Dinner
Classic Chicken Pot Pie

Description
What is a classic chicken pot pie? It starts with a scratch sauce that’s made easily with just a few ingredients. We’ll show you how to master this sauce, even if it’s your first time making it. The fresh, flavorful sauce becomes the rich and luscious savory pie filling when mixed with cooked chicken and veggies. All this goodness gets tucked inside tender, flaky pie crust, for a decadent homemade chicken pot pie that beckons all to the table. It’s a perfect dinner to serve when the nights turn cold, as its comforting qualities warm you from the inside out.
Ingredients:
- 1/3 cup butter
- 1/3 cup Gold Medal™ All Purpose Flour
- 1/3 cup chopped onion
- 1/2 teaspoon salt
- 1/4 teaspoon pepper
- 1 3/4 cups chicken broth
- 2/3 cup milk
- 2 1/2 to 3 cups cut-up cooked chicken or turkey
- 1 box (10 oz) frozen peas and carrots
- 1 box (14.1 oz) refrigerated Pillsbury™ Pie Crusts (2 Count), softened as directed on box
Directions:
- In 2-quart saucepan, melt butter over medium heat. Stir in flour, onion, salt and pepper. Cook, stirring constantly with whisk, until mixture is bubbly; remove from heat. Stir in broth and milk. Heat to boiling, stirring constantly. Boil and stir 1 minute. Stir in chicken and peas and carrots; remove from heat.
- Heat oven to 425°F. Roll 1 pie crust into 13-inch square.
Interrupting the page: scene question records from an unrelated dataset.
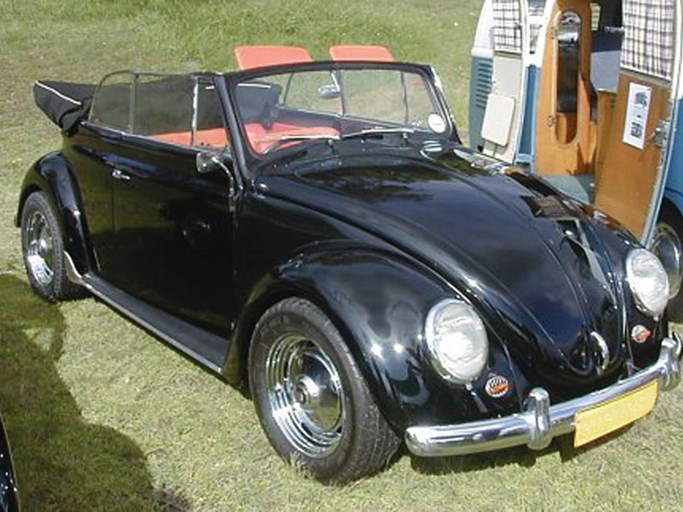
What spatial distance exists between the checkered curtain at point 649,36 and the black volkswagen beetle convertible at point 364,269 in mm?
1370

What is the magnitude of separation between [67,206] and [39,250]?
0.59 meters

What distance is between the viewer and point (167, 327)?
397 centimetres

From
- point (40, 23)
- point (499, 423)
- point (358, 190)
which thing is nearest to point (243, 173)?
point (358, 190)

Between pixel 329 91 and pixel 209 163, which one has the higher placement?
pixel 329 91

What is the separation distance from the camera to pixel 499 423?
272cm

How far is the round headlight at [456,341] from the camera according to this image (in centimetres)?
273

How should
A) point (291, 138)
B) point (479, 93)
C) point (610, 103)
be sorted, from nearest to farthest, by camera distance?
1. point (291, 138)
2. point (610, 103)
3. point (479, 93)

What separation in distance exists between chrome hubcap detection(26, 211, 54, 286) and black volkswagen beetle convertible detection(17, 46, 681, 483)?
25.2 inches

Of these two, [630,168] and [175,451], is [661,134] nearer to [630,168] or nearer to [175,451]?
[630,168]

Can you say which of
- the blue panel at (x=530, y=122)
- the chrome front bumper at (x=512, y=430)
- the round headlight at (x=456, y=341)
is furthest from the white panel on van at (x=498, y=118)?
the round headlight at (x=456, y=341)

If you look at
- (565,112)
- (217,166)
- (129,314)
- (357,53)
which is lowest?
(129,314)

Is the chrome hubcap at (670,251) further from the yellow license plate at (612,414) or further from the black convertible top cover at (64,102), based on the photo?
the black convertible top cover at (64,102)

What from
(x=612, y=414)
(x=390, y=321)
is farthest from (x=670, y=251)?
(x=390, y=321)

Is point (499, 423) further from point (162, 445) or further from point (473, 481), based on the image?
point (162, 445)
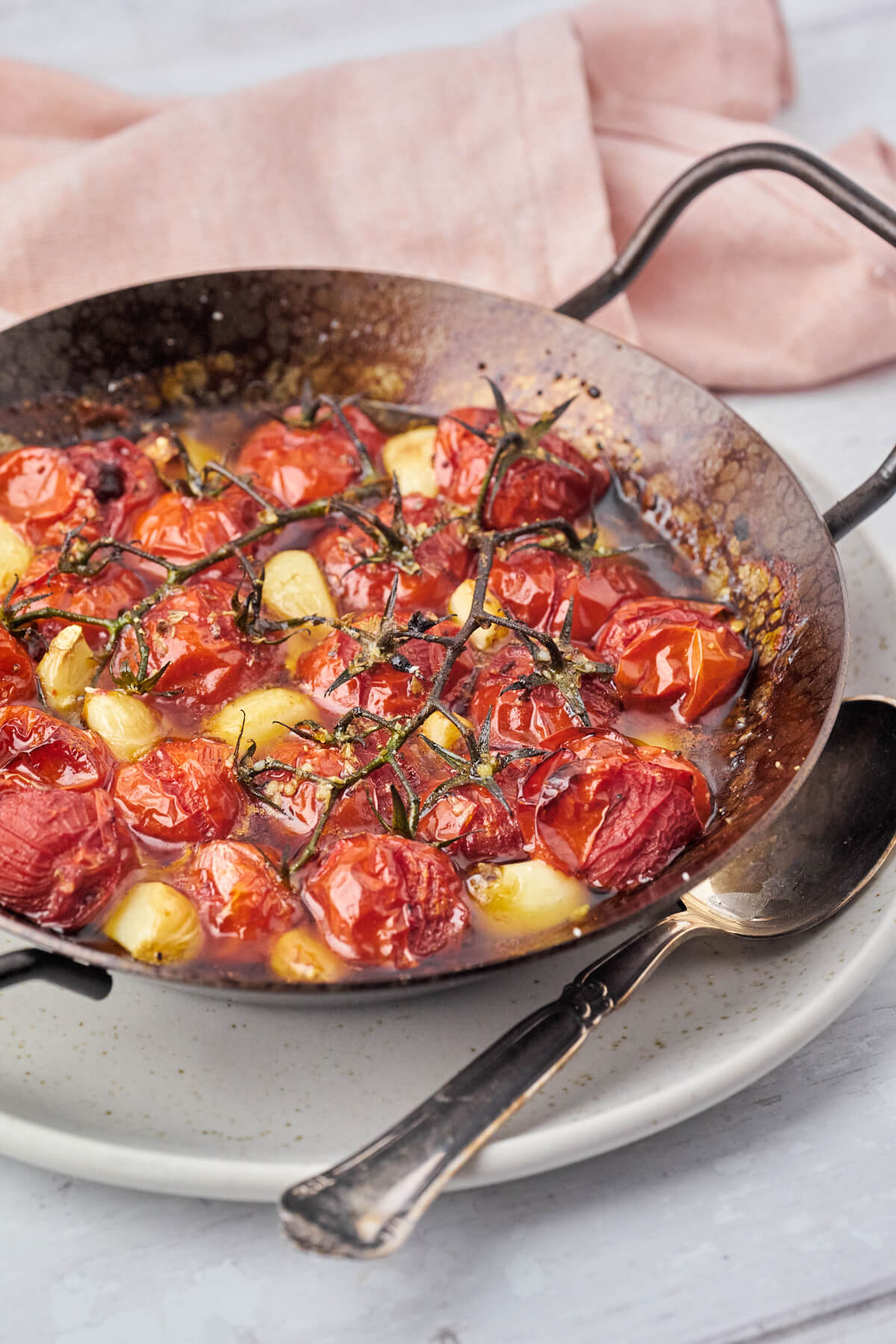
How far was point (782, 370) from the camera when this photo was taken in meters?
3.67

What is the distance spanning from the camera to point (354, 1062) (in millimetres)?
1956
Ease into ungreased 9-inch (2-quart) glass baking dish. Pour chicken mixture into crust-lined dish.
- Roll remaining pie crust into 11-inch square. Cut out designs with 1-inch cookie cutter. Place square over chicken mixture. Arrange cutouts on top crust. Turn edges of pie crust under; flute edge.
- Bake about 35 minutes or until golden brown.